Before the evening’s main event, support act Jon Allen strolled onstage, armed only with an acoustic guitar and a fulsome back catalogue hewn from his five albums. With his easy-going attitude, natural storytelling and a whisky-soaked roughness to his voice, Allen displayed a beguiling quiet charisma from the off. There’s something warm here and whether he played the traditional acoustic blues of ‘Bad Penny’ or the Calypso shuffle of ‘Happy Now’, his cracked vocals particularly full of a pain and longing in the latter, everything is an invite into his world. When he played ‘I’m Already Gone’ you feel you’re sat there next to him in a bedsit in some nondescript town, its pastoral folk conjuring images and memories from the ether.
There’s a sweetness and beauty in ‘Take Me to Heart’ and ‘No One Gets Out of Here Alive’ revels in a subtly sinister atmosphere, the two highlighting his ability to subtly change moods with the most delicate of inflections or chord changes. Allen can also claim the prize for best lyric of the evening in “I’ve seen things that would make the Laughing Cavalier depressed” during the Mark Knopfleresque ‘I’m Just Lucky I Guess’. With a set ending in loud applause and a long queue waiting to meet him at the merchandise table, the night was certainly a positive one for the singer songwriter.
Breaking into the opening notes of Fleetwood Mac’s ‘Stop Messin’ Round’, Joanne Shaw Taylor was all smiles, the strident stomp driven by the whipcrack drums of Eric Savage and Steve Lehane’s weaving bass. Always cited as an influence of hers, her guitar tone sings the same way that Stevie Ray Vaughn’s did and it was a glorious reminder of the King of Texas Blues. ‘I Want You to Love Me’ is shot through with some nice touches of late 60’s styled fretwork by second guitarist Joseph Spina, his playing perfectly complementing Taylor as the two give each other the space to add their own colours to the mix.
The barrelhouse boogie of ‘Nobody’s Fool’ gave keys man Philip Whitfield his chance to shine in the spotlight, his playing flipping from rumbunctious to delicate as the song brought in big hooks interspersed with lighter touches. This quality of musicians with her seemed to spur the guitarist on and the lyrical solo by Spina was followed by a vibrantly dirty and passionate one by Taylor. Whilst she’s capable of putting her heart and soul into her playing, there’s obviously a storytelling quality in her writing. She pointed out with a laugh that, following a critic’s claim that ‘Two Time My Lovin’’ showed a really bad side of her personality, “It’s just a song”.

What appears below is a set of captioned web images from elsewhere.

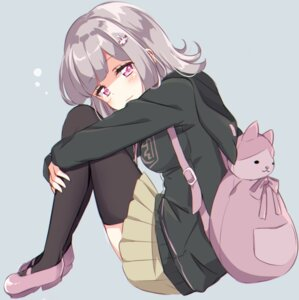 Rating: Safe Score: 35 Tags: dangan-ronpa dangan-ronpa_2 kobeni nanami_chiaki sweater thighhighs User: nphuongsun93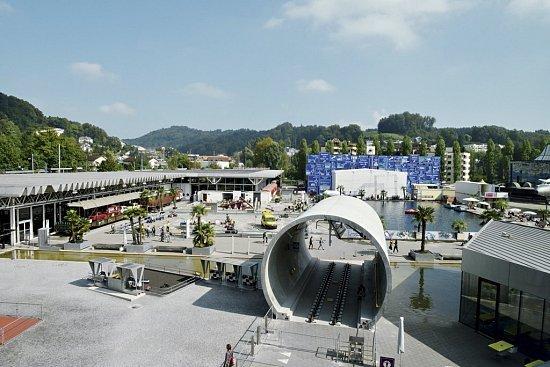 KKL Luzern je nová budova v blízkosti řeky ve městě Luzern ve Švýcarsku.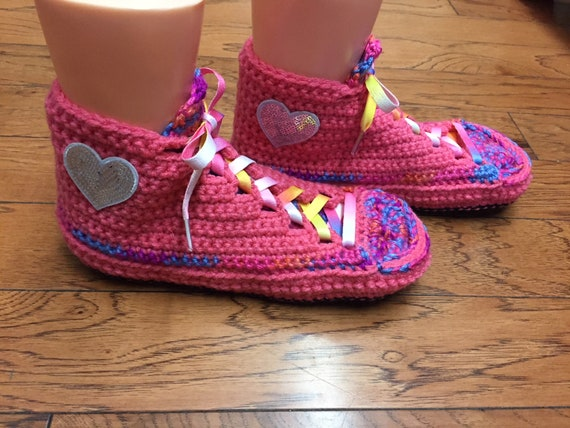 Crocheted sneakers heart 8 rainbow house heart tennis slippers slippers 286 Womens sneakers slippers 10 shoes heart rainbow sneaker shoe RaRPYvr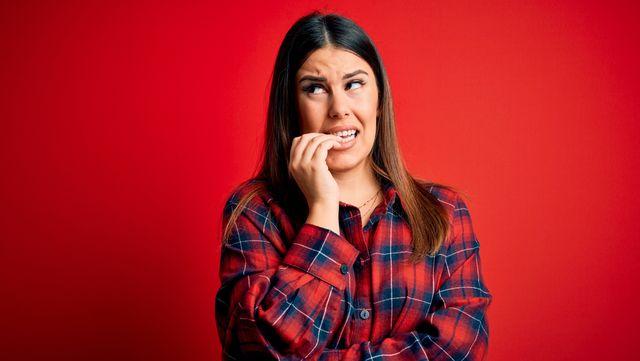 jonge vrouw maakt zich zorgen, bijt nagels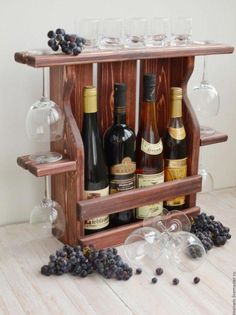 36 creative diy wine racks for your collection 26 Diy Pallet Projects, Woodworking Projects, Wine Rack Inspiration, Wine Rack Design, Wine Caddy, Wine Tote, Pallet Wine, Wine Shelves, Wood Wine Racks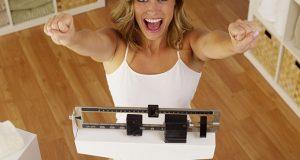 femme célébrant la perte de poids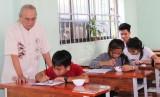Đến với lớp học thư pháp tại chùa Long Thạnh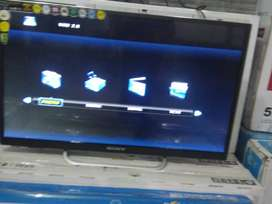 43 inch quantum led tv and 43 inch samrt led tv with warrnty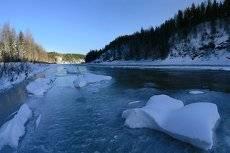 Замерзала река..
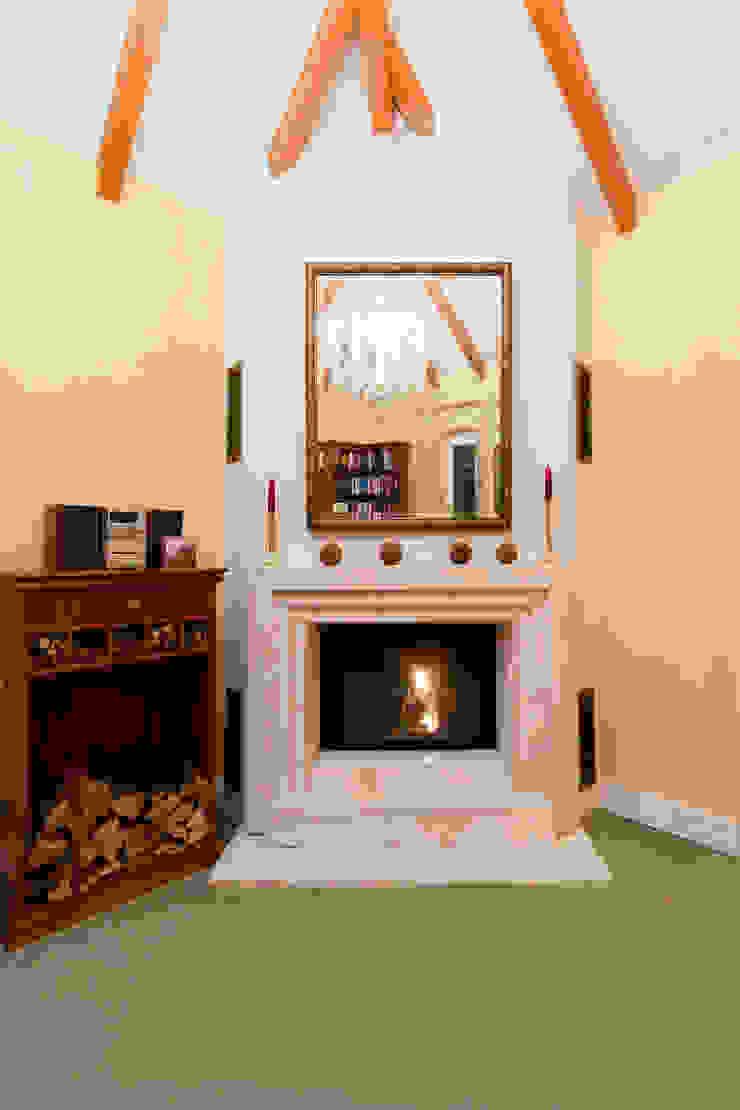 Salas de estar clássicas por Pamela Kilcoyne - Homify Clássico
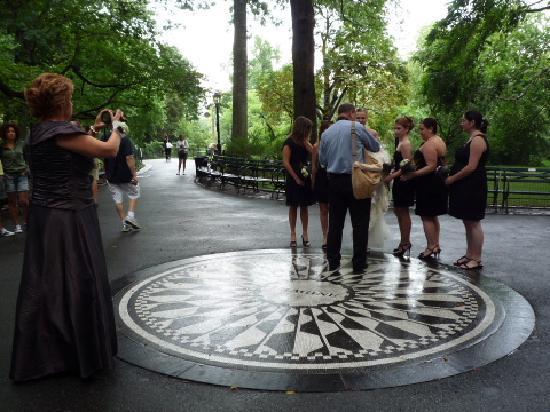 เซ็นทรัลปาร์ค: 結婚式用(?)の写真を撮っていました。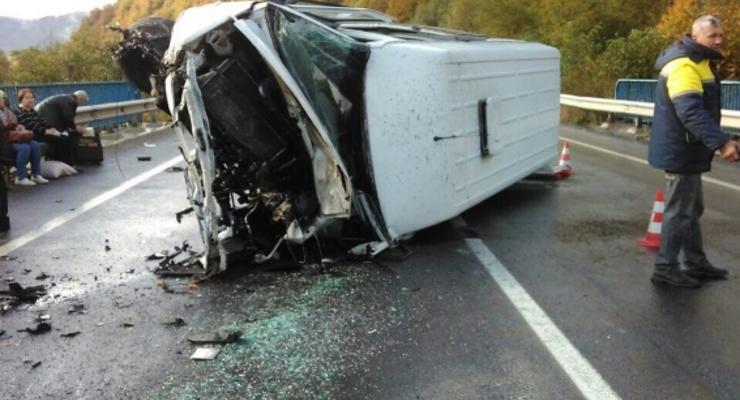 На Закарпатье микроавтобус влетел в отбойник, пять человек попали в больницу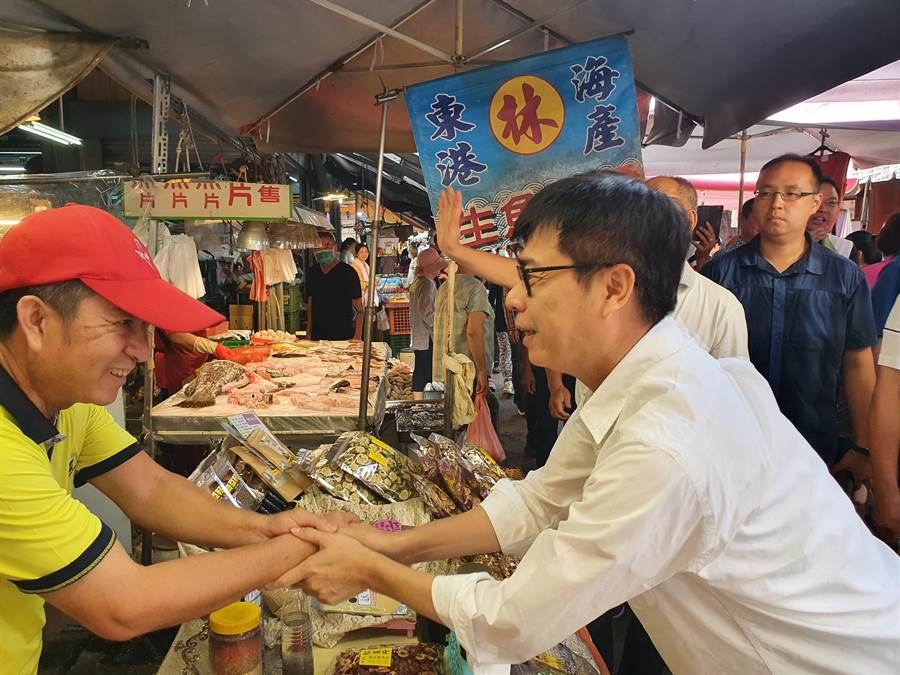 端午連假最後一天,陳其邁上午8點出現在旗山老街菜市場,現場民眾看到陳其邁,紛紛熱情地打招呼,為他加油、打氣。(林雅惠攝)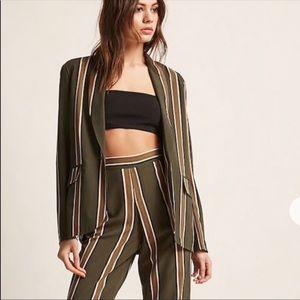 Matching striped blazer and culottes set ❤️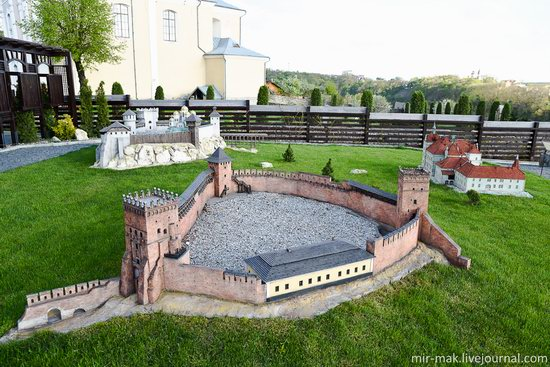 Museum of Miniatures Castles of Ukraine in Kamianets-Podilskyi, photo 16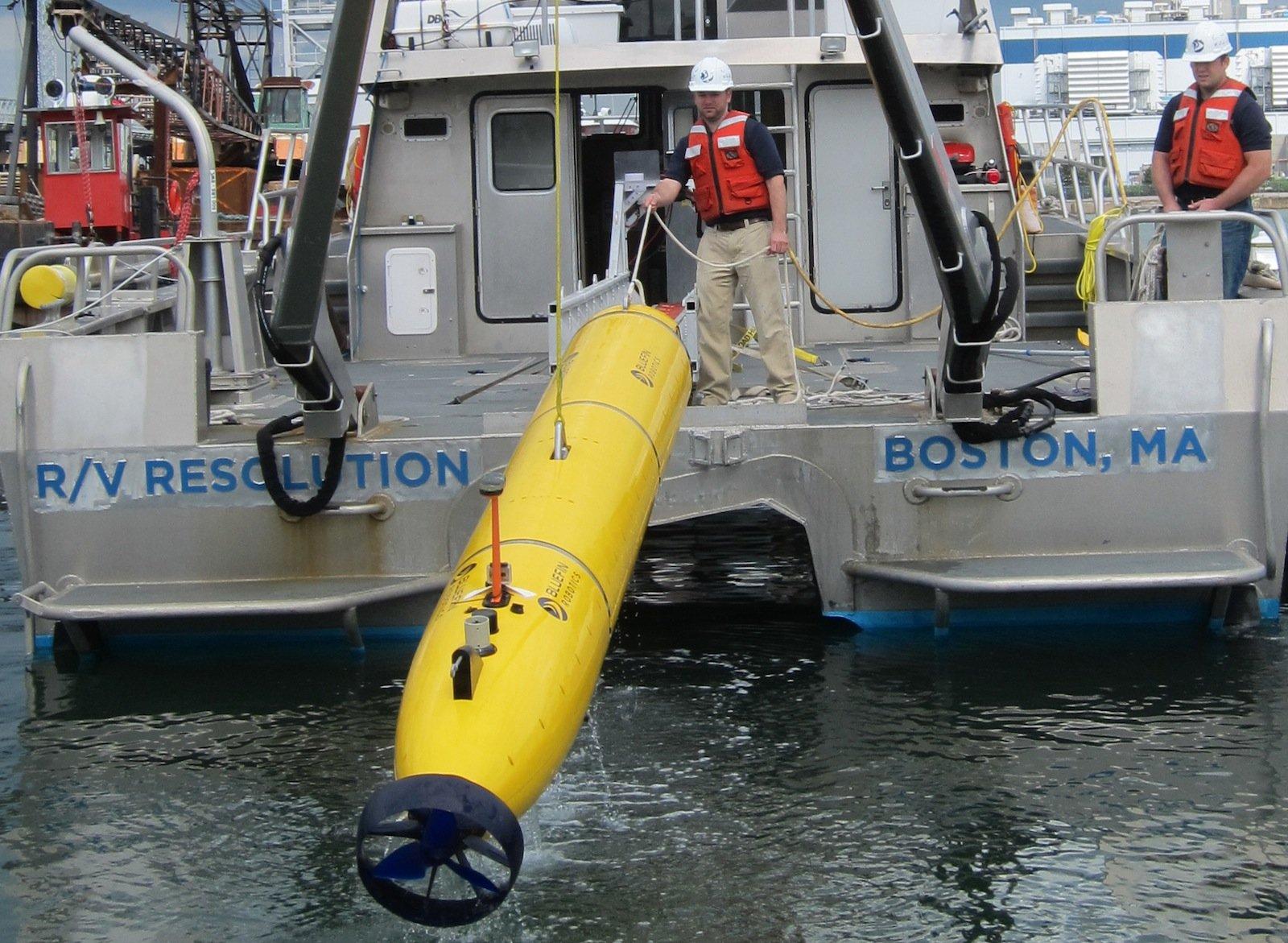 Das U-Boot ist fünf Meter lang, hat einen Durchmesser von 53 Zentimetern und wiegt rund 750 Kilogramm.
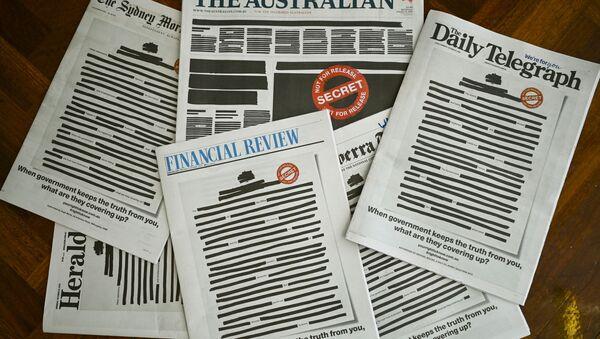 Avustralya'da bugün tüm gazeteler, hükümetin basına yönelik kısıtlamalarına karşı ilk sayfalarını kararttı. - Sputnik Türkiye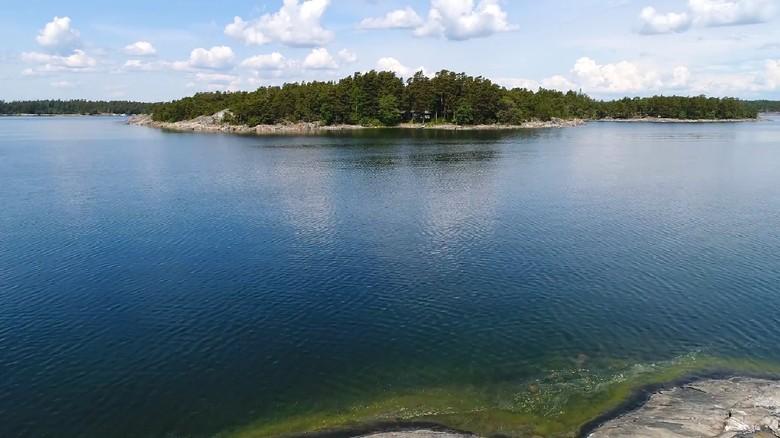 Pulau SuperShe di Finlandia (supershe.com)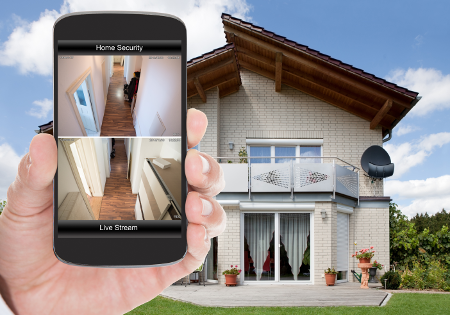 smartphone-view-live-video-surveillance-residential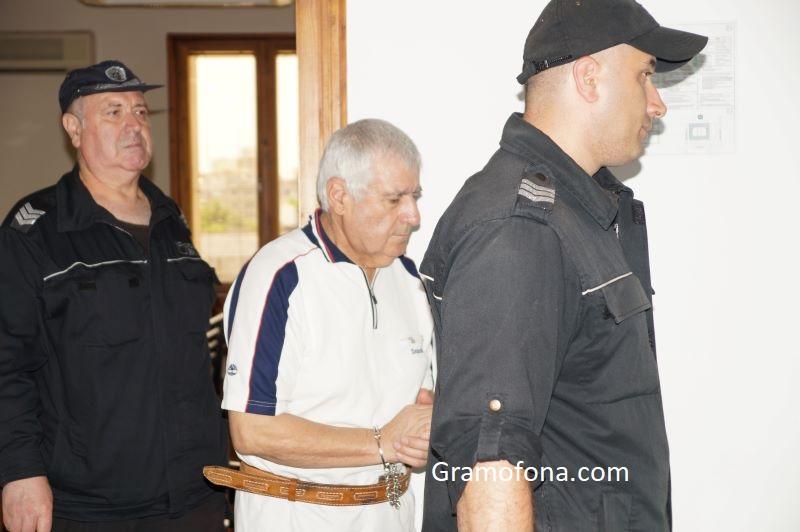 Десет години затвор и 100 хил. лв. кръвнина за убиеца Манол от Сарафово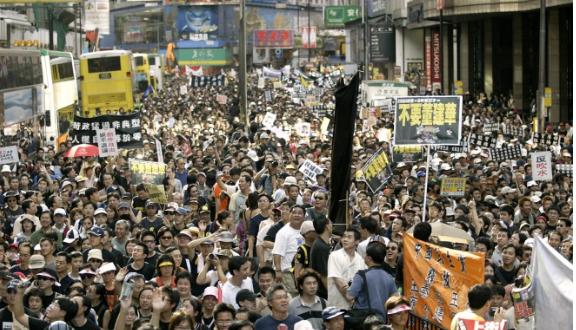 Vụ luật an ninh Hong Kong: Ông Trump cảnh cáo sẽ xử rắn - ảnh 2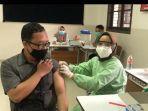 tenaga-pendidik-di-wilayah-bandung-wetan-mendapatkan-vaksin-dosis-kedua.jpg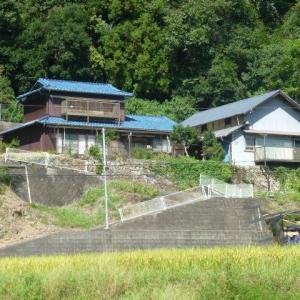【売買】450万円 岐阜県可児郡御嵩町中切 里山の麓のひな壇に建つ2階建 通学環境良好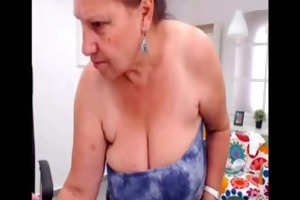 amateur turkish granny dancing exposed on web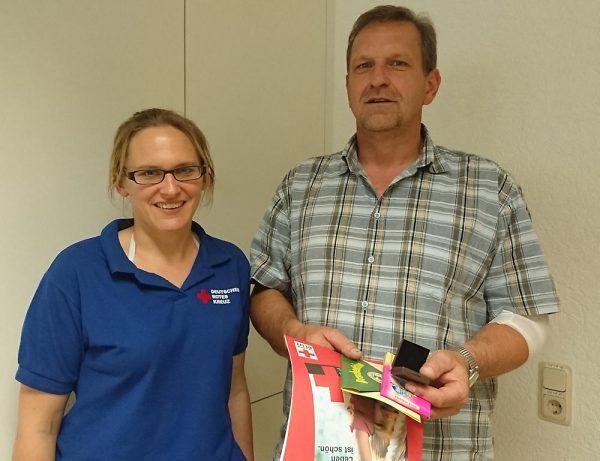 Nadine Fischer-Ries dankt Oliver Lipphardt für die 50. Blutspende.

Despite this truth, she certainly knows how to sell a song and her wonderfully smoky tone on ‘Let Me Down Easy’ is imbued with a brokenness that was heart breaking, the solo scintillating before they were back to good times on the boogie of ‘Three Time Loser’ and Country-tinged rocker ‘Dyin’ to Know’. The theme is continued on ‘Bad Blood’, Taylor explaining “my producers suggested we have a Spaghetti Western to the song and that got me thinking. My manager’s best friend is Billy Bob Thornton so I pictured the whole of the video, he and I riding horses and becoming best friends at the end. Sadly, that didn’t happen. Maybe next time!” she said with a grin. Certainly, there’s a cinematic feel to the track and you could feel the heat from the shimmering desert sands as she played.
New single ‘Won’t Be Fooled Again’ has the feel of 1980’s Fleetwood Mac but sung with Taylor’s distinctive tones that owe more to Anastasia than Stevie Nicks, Whitfield adding some chiming keys to Spina’s deft guitar break. The suitably incendiary ‘Watch Em Burn’ gloried in its stomping swing, the cascading pattern of the instruments brought to a crescendo by a showstopping solo by Taylor, the blonde guitarist shaking her flowing locks as she’s utterly consumed by what she’s playing, the audience left breathless and stunned at its conclusion.
There are some killer four-part vocal harmonies on the emotional and ballsy ‘I’ve Been Lovin’ You Too Long’, whilst ‘Just Another Word’ has echoes of Al Green’s ‘Let’s Stay Together’, the mix of soul and rock in perfect balance. Next followed the emotional highlight of the night, Taylor swapping her electric for an acoustic for ‘Fade Away’. “I lost my mother to cancer nine years ago and there’s not a day that I don’t think of her. This is for all the people who are going through something similar” she advised. The poignant lyrics matched with sensitive guitar and keys that could tell a story all on their own. You can tell that this is a hard one for Taylor to sing but it’s a lovely tribute and there’s more than a few tears making their way down cheeks in the audience by the end of it.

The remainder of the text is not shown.